Set down every entry again word for word, please, but skip the pictures.

* * * * *

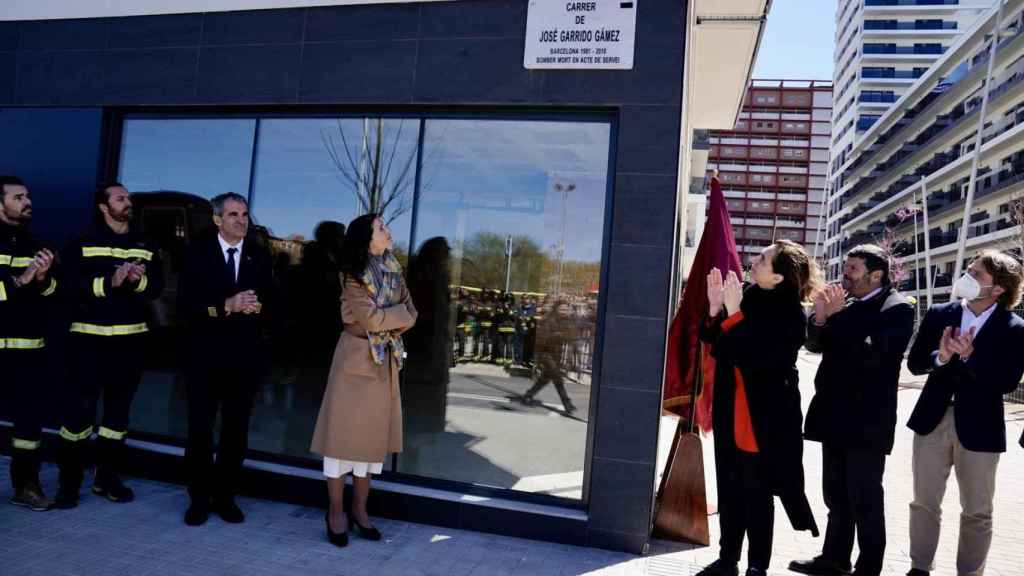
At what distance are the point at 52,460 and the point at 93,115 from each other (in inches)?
114

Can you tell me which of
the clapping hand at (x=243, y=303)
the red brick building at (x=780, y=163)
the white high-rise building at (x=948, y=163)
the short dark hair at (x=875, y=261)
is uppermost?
the red brick building at (x=780, y=163)

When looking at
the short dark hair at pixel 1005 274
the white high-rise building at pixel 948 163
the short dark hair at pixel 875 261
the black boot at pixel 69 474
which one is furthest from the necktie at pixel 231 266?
the white high-rise building at pixel 948 163

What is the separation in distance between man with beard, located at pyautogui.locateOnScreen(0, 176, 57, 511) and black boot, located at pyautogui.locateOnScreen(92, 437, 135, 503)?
13.1 inches

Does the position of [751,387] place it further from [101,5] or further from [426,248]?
[101,5]

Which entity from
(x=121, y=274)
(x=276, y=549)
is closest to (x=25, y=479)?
(x=121, y=274)

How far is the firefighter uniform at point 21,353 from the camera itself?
4438 mm

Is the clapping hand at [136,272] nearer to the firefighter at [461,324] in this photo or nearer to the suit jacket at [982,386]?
the firefighter at [461,324]

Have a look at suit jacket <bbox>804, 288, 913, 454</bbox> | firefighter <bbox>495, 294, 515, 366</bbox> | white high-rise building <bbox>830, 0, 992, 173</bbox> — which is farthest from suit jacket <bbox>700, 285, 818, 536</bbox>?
white high-rise building <bbox>830, 0, 992, 173</bbox>

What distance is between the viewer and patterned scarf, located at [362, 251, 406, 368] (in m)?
4.10

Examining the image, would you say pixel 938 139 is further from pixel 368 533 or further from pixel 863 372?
pixel 368 533

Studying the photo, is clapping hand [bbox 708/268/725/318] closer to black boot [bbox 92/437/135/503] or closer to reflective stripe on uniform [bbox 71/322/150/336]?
reflective stripe on uniform [bbox 71/322/150/336]

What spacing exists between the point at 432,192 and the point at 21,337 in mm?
2958

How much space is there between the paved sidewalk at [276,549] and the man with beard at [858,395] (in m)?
0.64

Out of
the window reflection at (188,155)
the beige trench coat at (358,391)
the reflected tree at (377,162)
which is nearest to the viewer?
the beige trench coat at (358,391)
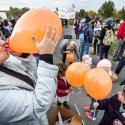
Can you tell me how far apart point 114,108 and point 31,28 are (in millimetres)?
1957

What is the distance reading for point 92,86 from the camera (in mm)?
2936

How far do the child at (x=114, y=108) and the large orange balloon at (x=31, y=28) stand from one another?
1.65 meters

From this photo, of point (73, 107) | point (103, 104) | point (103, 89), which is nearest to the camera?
point (103, 89)

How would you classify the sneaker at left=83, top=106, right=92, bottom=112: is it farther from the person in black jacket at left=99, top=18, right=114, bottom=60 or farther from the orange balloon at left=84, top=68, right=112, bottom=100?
the person in black jacket at left=99, top=18, right=114, bottom=60

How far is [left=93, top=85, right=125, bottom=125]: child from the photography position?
310 cm

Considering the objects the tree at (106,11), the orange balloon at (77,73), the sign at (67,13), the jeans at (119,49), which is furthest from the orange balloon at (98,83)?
the tree at (106,11)

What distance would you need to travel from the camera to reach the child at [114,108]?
310 cm

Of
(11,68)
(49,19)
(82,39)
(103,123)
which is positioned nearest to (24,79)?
(11,68)

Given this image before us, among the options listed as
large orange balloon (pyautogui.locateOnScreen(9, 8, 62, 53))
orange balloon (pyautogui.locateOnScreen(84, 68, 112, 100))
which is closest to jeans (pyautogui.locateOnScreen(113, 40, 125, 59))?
orange balloon (pyautogui.locateOnScreen(84, 68, 112, 100))

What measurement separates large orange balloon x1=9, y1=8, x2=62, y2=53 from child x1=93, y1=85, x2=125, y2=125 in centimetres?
165

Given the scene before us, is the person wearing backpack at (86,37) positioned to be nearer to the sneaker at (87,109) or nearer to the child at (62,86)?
the sneaker at (87,109)

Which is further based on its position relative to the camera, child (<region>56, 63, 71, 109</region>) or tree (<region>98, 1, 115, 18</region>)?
tree (<region>98, 1, 115, 18</region>)

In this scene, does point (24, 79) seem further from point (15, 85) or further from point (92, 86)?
point (92, 86)

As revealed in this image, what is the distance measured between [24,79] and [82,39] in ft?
26.0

* * * * *

Task answer »
At what distance are the point at 52,460 and the point at 93,115 from each other (in inches)?
114

Can you tell me which of
the clapping hand at (x=243, y=303)
the red brick building at (x=780, y=163)
the white high-rise building at (x=948, y=163)
the short dark hair at (x=875, y=261)
is uppermost?
the red brick building at (x=780, y=163)

When looking at
the short dark hair at pixel 1005 274
the white high-rise building at pixel 948 163
the short dark hair at pixel 875 261
the black boot at pixel 69 474
which one is furthest from the necktie at pixel 231 266?
the white high-rise building at pixel 948 163

What is the separation in distance between man with beard, located at pyautogui.locateOnScreen(0, 176, 57, 511) and black boot, located at pyautogui.locateOnScreen(92, 437, 135, 503)?
13.1 inches

Does the position of [751,387] place it further from [101,5] or further from [426,248]?
[101,5]

Which entity from
(x=121, y=274)
(x=276, y=549)
is closest to (x=25, y=479)?
(x=121, y=274)

How far is the firefighter uniform at point 21,353 from the camera itself?
4438 mm

Is the clapping hand at [136,272] nearer to the firefighter at [461,324] in this photo or nearer to the suit jacket at [982,386]?
the firefighter at [461,324]

Have a look at suit jacket <bbox>804, 288, 913, 454</bbox> | firefighter <bbox>495, 294, 515, 366</bbox> | white high-rise building <bbox>830, 0, 992, 173</bbox> — which is farthest from suit jacket <bbox>700, 285, 818, 536</bbox>?
white high-rise building <bbox>830, 0, 992, 173</bbox>

What distance is between the viewer and patterned scarf, located at [362, 251, 406, 368] (in m)?
4.10

Examining the image, would you say pixel 938 139 is further from pixel 368 533 or further from pixel 863 372?
pixel 368 533

Studying the photo, is clapping hand [bbox 708/268/725/318] closer to black boot [bbox 92/437/135/503] or closer to reflective stripe on uniform [bbox 71/322/150/336]?
reflective stripe on uniform [bbox 71/322/150/336]

What spacing exists between the point at 432,192 and the point at 21,337 in mm?
2958

How much space is there between the paved sidewalk at [276,549] and the man with beard at [858,395] (in m)?
0.64

Out of
the window reflection at (188,155)
the beige trench coat at (358,391)
the reflected tree at (377,162)
which is nearest to the viewer?
the beige trench coat at (358,391)
Can you tell me how far apart point 114,108 and point 31,28 are (in millimetres)?
1957

What is the distance reading for point 92,86 from the camera (in mm)?
2936

How far do the child at (x=114, y=108) and the large orange balloon at (x=31, y=28) stand from one another?
1.65 meters

From this photo, of point (73, 107) | point (103, 104) | point (103, 89), which is nearest to the camera?
point (103, 89)

How would you classify the sneaker at left=83, top=106, right=92, bottom=112: is it farther from the person in black jacket at left=99, top=18, right=114, bottom=60 or farther from the orange balloon at left=84, top=68, right=112, bottom=100?
the person in black jacket at left=99, top=18, right=114, bottom=60

How far is [left=93, top=85, right=125, bottom=125]: child from the photography position?
310 cm

Considering the objects the tree at (106,11), the orange balloon at (77,73), the sign at (67,13), the jeans at (119,49), which is furthest from the orange balloon at (98,83)?
the tree at (106,11)

What distance would you need to travel from the camera to reach the child at [114,108]?
310 cm

Of
(11,68)
(49,19)
(82,39)
(103,123)
which is positioned nearest to (24,79)?
(11,68)

Given this image before us, among the options listed as
large orange balloon (pyautogui.locateOnScreen(9, 8, 62, 53))
orange balloon (pyautogui.locateOnScreen(84, 68, 112, 100))
which is closest to jeans (pyautogui.locateOnScreen(113, 40, 125, 59))?
orange balloon (pyautogui.locateOnScreen(84, 68, 112, 100))

What measurement separates large orange balloon x1=9, y1=8, x2=62, y2=53 from child x1=93, y1=85, x2=125, y2=125 in centimetres?
165

Given the scene before us, is the person wearing backpack at (86,37) positioned to be nearer to the sneaker at (87,109) or nearer to the child at (62,86)?
the sneaker at (87,109)

Which is further based on its position relative to the camera, child (<region>56, 63, 71, 109</region>) or tree (<region>98, 1, 115, 18</region>)?
tree (<region>98, 1, 115, 18</region>)

In this scene, does point (24, 79) seem further from point (15, 85) or further from point (92, 86)?
point (92, 86)

As revealed in this image, what is the distance measured between [24,79] and [82,39] in ft?
26.0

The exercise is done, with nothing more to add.